PAGE EXTRACT —
◆ ◆ ◆ ◆ ◆ ◆ ◆

General Motors has leased 55,000 square feet of San Francisco office space to get its fledgling e-GM unit closer to Silicon Valley employees and ideas.

3 min read
General Motors has leased 55,000 square feet of office space in a trendy San Francisco neighborhood to get its fledgling e-GM unit closer to Silicon Valley employees and ideas.

Headed by former vice president of small car operations Mark Hogan, the 8-month old e-GM consolidates a wide range of the automobile maker's products and services, such as its GMBuyPower Web site and OnStar technology. Hogan's lofty goal is to use e-GM to transform the world's largest manufacturing company--perceived by many outsiders as a symbol of lumbering Rust Belt bureaucracy--into an e-commerce juggernaut.

"We have to move beyond Motown and get out of Detroit," Richard Christensen, e-GM director of business development, said today at the eAuto 2000 conference in San Francisco. "With all the good ideas coming out of this part of the country, we want to take advantage of that."

◆ ◆ ◆ ◆ ◆ ◆ ◆

DATASET EXCERPT —
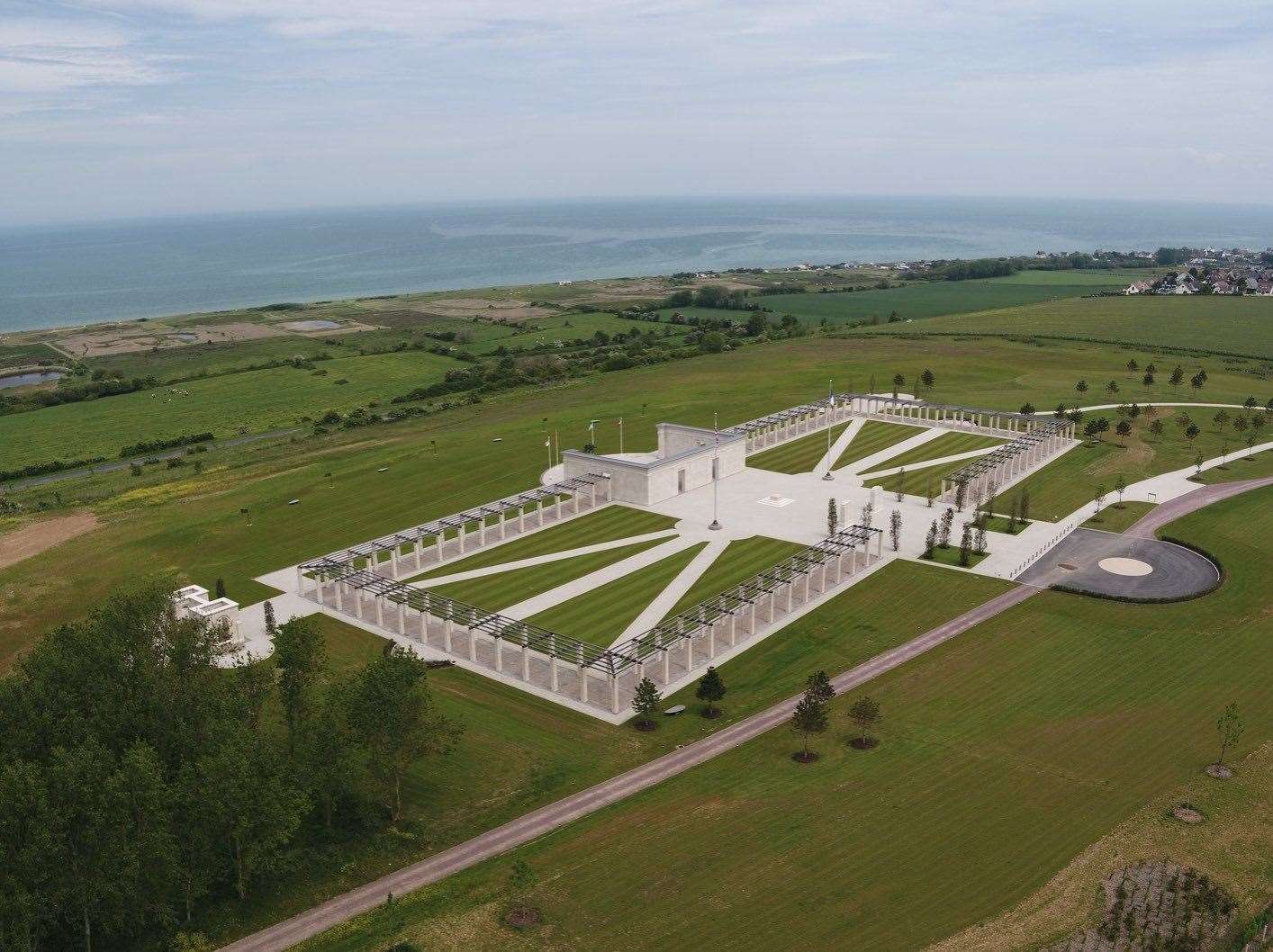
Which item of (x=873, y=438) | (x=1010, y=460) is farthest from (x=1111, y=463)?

◆ ◆ ◆ ◆ ◆ ◆ ◆

TO BE DONE —
1. In the e-GM article, translate this sentence into Spanish: "General Motors has leased 55,000 square feet of office space in a trendy San Francisco neighborhood to get its fledgling e-GM unit closer to Silicon Valley employees and ideas."
2. Continue the article on GM's e-GM unit from its last paragraph onward.

ANSWERS TO THE PROBLEMS —
1. General Motors ha arrendado 55.000 pies cuadrados de espacio de oficinas en un barrio de moda de San Francisco para acercar su incipiente unidad e-GM a los empleados y las ideas de Silicon Valley.

2.
Like other companies that have moved divisions or headquarters to the Bay Area, GM decided to relocate part of its business-to-consumer e-commerce unit to take advantage of the region's large pool of Internet-savvy employees.

Few of e-GM's 200 employees will be asked to relocate from Detroit. Instead, the company intends to hire new employees to staff the office--employees that the company has struggled to lure to Detroit. Eventually, said Christensen, about one-third of e-GM's employees will work in San Francisco.

GM also wanted to be closer to Silicon Valley start-up companies specializing in online marketing and sales. e-GM will aggressively search for partners and acquisitions to help streamline its 150 official Web sites and help its dealers clinch sales online, Christensen said.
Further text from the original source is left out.